■ Given task ■
Report how many lines of the records contain the string "grass", with case counting, and give only the number.
:: Records for this exercise
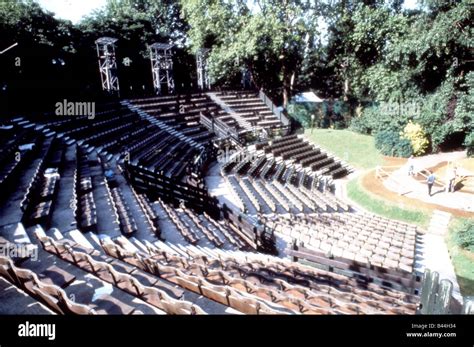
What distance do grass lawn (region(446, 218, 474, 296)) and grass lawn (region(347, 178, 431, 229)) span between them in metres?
1.38

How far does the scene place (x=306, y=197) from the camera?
18516 mm

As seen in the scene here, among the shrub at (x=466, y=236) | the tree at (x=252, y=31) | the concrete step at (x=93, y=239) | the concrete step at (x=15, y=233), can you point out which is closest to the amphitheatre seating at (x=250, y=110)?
the tree at (x=252, y=31)

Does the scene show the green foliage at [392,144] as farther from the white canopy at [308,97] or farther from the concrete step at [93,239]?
the concrete step at [93,239]

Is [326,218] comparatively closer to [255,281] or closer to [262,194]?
[262,194]

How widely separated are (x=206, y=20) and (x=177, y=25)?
18540 millimetres

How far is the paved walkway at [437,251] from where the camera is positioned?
37.2 feet

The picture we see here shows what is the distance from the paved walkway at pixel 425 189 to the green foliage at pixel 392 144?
1888 millimetres

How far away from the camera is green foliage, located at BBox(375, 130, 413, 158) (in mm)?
24797

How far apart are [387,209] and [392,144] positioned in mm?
10666

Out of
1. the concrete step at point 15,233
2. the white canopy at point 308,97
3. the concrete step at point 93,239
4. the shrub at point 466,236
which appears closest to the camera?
the concrete step at point 15,233

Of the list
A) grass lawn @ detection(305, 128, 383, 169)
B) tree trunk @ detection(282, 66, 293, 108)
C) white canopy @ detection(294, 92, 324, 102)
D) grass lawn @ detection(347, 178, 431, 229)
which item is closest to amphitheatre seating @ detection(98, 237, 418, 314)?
grass lawn @ detection(347, 178, 431, 229)
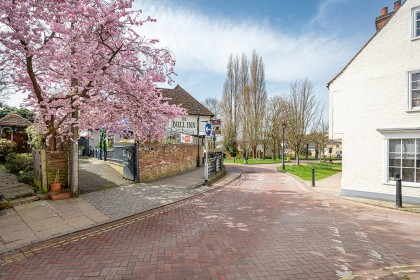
::::
■ Solution for this exercise ■
4